# Work to complete
Reproduce the records from the line with "Is pixel 263" up to and including the line with "2.90 metres", substituting "dark glove" for "black glove" and changing nothing else.

# Given information
## start
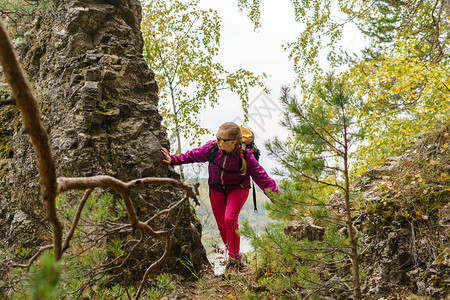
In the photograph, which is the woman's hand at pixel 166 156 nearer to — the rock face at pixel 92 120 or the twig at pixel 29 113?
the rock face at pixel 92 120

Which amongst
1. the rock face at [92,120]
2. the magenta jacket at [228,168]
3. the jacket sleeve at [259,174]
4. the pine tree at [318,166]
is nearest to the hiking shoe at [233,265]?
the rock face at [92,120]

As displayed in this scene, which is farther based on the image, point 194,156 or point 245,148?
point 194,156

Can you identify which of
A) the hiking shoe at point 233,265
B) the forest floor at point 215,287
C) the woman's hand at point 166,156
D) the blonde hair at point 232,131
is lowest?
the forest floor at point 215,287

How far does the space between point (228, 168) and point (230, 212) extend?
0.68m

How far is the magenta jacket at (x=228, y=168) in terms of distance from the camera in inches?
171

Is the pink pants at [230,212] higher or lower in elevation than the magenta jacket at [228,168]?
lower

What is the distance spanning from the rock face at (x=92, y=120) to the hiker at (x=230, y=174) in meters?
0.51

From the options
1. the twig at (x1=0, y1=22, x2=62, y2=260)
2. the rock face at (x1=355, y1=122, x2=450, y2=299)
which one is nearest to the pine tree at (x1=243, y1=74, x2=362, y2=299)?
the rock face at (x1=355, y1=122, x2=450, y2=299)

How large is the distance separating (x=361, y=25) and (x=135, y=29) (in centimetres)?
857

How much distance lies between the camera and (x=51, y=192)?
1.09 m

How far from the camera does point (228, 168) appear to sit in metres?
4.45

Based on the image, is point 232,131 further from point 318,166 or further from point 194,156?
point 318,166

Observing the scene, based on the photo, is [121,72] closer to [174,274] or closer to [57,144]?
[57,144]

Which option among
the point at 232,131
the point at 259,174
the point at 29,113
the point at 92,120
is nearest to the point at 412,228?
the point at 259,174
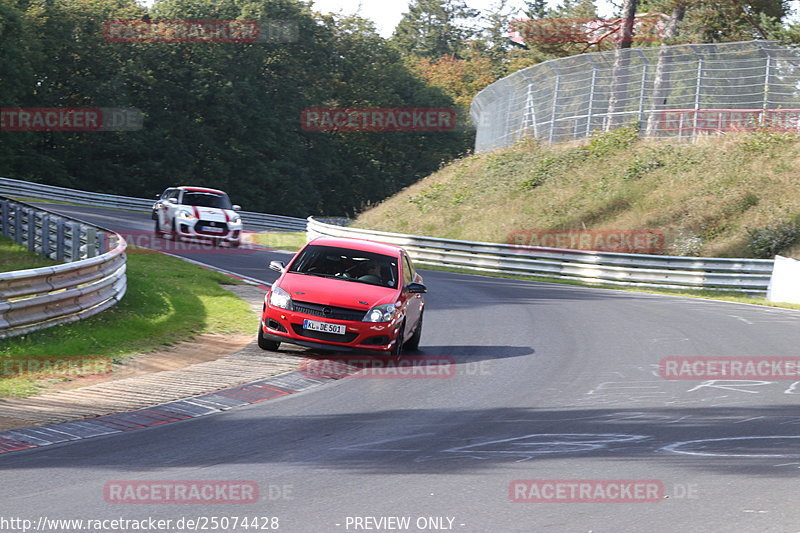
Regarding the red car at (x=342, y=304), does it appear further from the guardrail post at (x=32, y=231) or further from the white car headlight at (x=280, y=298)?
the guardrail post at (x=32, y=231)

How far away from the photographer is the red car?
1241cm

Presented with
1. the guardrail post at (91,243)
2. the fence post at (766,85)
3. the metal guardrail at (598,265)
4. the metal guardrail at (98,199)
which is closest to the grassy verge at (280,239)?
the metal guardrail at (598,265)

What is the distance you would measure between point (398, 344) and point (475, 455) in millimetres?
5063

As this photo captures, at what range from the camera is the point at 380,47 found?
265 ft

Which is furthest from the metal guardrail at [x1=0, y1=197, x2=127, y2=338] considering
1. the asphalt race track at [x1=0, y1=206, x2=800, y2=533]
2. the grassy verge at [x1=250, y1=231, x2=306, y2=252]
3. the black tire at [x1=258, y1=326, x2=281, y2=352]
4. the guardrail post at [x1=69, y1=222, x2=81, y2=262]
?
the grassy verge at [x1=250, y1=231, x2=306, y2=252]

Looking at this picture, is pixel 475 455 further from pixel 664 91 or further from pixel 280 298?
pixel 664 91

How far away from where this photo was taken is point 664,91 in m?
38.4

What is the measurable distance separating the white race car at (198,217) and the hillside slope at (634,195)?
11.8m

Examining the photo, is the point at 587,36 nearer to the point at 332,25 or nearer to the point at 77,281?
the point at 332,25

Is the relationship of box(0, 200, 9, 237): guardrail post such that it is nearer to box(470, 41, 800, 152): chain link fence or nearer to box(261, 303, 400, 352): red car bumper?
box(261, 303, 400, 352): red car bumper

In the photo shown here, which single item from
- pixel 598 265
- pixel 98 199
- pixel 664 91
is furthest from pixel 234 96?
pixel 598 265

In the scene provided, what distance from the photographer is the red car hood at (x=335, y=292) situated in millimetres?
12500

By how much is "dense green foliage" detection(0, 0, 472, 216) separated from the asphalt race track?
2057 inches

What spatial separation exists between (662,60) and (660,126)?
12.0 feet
## end
## start
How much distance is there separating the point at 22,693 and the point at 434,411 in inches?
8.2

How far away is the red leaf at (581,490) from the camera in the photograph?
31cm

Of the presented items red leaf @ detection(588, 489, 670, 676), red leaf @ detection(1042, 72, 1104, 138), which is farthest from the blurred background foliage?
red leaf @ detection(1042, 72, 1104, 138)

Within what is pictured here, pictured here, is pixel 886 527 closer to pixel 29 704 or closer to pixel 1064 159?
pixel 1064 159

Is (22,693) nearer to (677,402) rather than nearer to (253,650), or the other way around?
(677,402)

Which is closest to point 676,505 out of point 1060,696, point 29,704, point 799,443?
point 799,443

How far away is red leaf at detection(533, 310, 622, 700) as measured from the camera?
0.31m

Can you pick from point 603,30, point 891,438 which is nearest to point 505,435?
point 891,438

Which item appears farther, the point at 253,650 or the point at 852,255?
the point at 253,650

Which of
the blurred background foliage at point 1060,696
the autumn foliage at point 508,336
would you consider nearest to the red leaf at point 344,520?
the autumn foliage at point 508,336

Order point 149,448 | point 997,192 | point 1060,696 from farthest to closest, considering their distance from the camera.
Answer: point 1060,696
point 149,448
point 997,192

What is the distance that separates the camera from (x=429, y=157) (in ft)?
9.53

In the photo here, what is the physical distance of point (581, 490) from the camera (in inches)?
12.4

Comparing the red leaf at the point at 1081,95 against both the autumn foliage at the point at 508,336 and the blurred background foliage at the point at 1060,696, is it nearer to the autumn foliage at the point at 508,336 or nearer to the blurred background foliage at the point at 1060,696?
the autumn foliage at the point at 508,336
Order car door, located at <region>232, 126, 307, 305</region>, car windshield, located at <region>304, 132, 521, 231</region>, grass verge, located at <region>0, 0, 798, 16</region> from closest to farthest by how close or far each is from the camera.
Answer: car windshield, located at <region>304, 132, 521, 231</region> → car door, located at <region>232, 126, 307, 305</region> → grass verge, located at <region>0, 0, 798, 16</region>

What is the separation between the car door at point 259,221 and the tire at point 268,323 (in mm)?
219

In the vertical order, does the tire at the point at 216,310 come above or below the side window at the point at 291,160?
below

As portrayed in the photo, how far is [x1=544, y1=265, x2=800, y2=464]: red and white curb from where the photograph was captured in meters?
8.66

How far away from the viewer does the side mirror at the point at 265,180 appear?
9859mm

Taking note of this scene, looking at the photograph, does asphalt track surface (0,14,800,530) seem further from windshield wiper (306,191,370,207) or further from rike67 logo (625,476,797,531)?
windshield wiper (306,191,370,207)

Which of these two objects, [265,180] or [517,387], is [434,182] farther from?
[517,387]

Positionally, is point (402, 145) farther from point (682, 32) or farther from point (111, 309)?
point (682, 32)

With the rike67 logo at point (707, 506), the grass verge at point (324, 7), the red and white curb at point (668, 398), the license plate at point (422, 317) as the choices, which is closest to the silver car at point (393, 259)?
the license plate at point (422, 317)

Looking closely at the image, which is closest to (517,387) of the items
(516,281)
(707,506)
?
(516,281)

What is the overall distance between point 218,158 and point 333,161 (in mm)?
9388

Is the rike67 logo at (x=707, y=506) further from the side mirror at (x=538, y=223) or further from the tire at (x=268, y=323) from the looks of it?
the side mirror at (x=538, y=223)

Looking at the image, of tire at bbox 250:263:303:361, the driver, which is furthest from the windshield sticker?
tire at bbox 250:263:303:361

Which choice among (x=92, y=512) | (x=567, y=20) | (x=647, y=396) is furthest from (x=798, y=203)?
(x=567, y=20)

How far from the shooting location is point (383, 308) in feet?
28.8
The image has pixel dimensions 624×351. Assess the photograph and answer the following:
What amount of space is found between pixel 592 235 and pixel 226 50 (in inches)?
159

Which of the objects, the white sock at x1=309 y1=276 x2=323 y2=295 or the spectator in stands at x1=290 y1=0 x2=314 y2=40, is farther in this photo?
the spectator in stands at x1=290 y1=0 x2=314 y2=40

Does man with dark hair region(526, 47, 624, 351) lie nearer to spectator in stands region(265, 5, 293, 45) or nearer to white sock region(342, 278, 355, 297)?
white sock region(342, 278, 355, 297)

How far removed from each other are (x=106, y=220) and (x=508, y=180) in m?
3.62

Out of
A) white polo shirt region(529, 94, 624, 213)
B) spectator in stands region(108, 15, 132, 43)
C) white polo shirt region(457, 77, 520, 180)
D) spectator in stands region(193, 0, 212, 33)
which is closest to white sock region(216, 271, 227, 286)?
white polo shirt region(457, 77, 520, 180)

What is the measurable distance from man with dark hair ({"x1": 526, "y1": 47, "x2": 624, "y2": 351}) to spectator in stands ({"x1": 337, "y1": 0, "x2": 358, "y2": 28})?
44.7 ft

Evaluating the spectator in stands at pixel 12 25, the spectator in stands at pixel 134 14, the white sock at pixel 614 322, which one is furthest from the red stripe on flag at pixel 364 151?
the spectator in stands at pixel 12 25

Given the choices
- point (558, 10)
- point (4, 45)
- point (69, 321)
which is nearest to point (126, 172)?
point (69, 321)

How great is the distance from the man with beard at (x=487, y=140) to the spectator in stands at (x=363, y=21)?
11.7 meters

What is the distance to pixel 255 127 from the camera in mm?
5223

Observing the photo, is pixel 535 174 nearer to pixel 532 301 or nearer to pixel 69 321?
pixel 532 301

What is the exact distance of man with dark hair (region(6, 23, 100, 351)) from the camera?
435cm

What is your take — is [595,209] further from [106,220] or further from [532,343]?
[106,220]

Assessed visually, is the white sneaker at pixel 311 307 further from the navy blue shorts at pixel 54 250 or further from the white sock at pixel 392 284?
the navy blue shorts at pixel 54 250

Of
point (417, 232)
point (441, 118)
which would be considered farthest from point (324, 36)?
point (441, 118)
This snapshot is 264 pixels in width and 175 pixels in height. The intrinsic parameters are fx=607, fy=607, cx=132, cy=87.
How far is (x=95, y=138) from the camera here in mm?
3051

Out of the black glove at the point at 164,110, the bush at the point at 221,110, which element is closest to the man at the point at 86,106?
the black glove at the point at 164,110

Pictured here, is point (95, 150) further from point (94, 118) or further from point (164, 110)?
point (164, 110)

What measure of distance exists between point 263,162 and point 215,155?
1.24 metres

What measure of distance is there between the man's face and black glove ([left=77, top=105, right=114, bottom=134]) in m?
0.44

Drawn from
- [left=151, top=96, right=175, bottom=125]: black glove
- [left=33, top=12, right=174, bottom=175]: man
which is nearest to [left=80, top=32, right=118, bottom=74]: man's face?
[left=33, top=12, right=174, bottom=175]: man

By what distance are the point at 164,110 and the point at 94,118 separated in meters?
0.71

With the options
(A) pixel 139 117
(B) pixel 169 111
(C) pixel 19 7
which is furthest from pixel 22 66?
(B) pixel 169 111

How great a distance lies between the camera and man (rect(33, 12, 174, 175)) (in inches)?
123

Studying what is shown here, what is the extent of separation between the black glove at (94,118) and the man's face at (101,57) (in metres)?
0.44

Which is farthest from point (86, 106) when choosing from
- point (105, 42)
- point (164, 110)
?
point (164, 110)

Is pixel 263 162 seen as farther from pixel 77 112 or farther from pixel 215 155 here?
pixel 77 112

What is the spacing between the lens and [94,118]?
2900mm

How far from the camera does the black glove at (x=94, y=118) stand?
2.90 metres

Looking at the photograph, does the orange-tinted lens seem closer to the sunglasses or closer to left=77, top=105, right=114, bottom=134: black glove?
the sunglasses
## end
## start
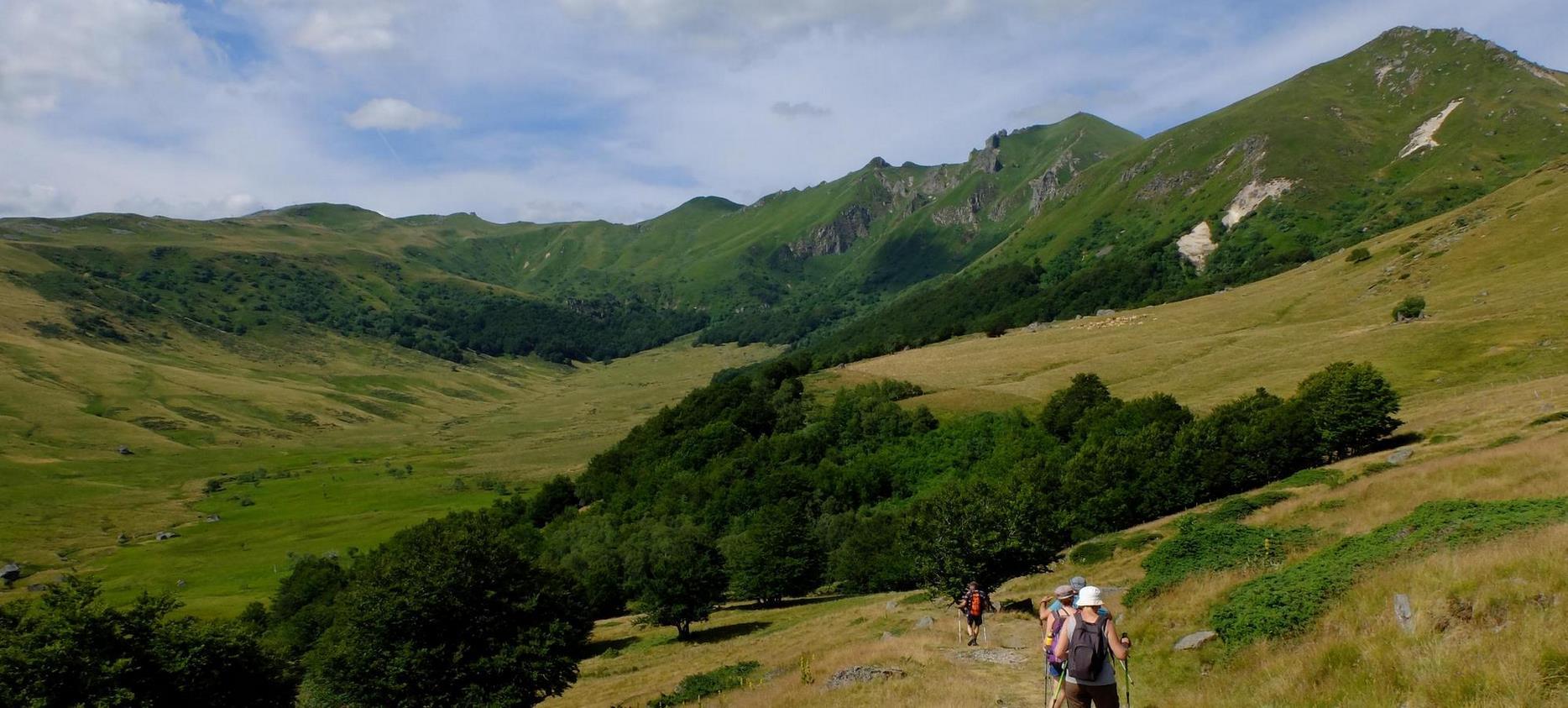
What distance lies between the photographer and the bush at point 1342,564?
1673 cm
## end
# Response to this exercise
Is pixel 263 162 seen as farther from pixel 77 112 or farther from pixel 215 155 here?
pixel 77 112

What is the spacing between the lens and [94,118]?
2900mm

How far from the camera does the dark glove at (x=94, y=118) stand?
2.90 metres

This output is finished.